Rosser Howard Taylor wrote The Free Negro in North Carolina as a master's thesis at the University of North Carolina and published it as part of the James Sprunt Historical Publications series in 1920. The paper examines North Carolina's treatment of free African Americans from the colonial period through emancipation.

Taylor briefly addresses how a slave might have acquired freedom before the Civil War and discusses the evolution of laws related to slavery and free blacks, especially as they compare to similar laws in Virginia. He also outlines the anti-slavery efforts of the Quakers and other organizations across the state. Taylor describes key judicial decisions, such as the 1827 case that limited Quaker abolition efforts in the state.

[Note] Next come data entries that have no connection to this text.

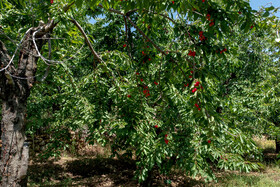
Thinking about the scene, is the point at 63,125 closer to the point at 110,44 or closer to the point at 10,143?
the point at 10,143

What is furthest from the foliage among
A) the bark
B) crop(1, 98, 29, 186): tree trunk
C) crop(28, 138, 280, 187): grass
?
crop(28, 138, 280, 187): grass

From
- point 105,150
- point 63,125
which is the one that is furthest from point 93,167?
point 63,125

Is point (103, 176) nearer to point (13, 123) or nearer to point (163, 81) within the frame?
point (13, 123)

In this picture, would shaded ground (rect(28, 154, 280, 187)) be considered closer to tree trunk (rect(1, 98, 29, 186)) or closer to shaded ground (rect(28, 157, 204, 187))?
shaded ground (rect(28, 157, 204, 187))

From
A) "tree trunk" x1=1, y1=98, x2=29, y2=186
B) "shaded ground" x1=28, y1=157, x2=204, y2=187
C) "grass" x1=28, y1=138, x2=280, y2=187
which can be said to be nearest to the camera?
"tree trunk" x1=1, y1=98, x2=29, y2=186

Beginning with British colonial rule, Taylor charts changes in free African American political rights, such as voting privileges; civil rights, such as those governing marriage and property; and social status, as illustrated through anecdotes and intra-racial discrimination trends. He again compares North Carolina with Virginia, whose laws limited even dog ownership among African Americans. He also includes tabular data charting the increase in free blacks throughout North Carolina's history and census data on the number of free blacks in each North Carolina county in 1860. Taylor ends his thesis with profiles of notable African Americans, including Lunsford Lane, an abolitionist lecturer; John Chavis, a minister and educator; and John C. Stanley, a barber turned plantation owner.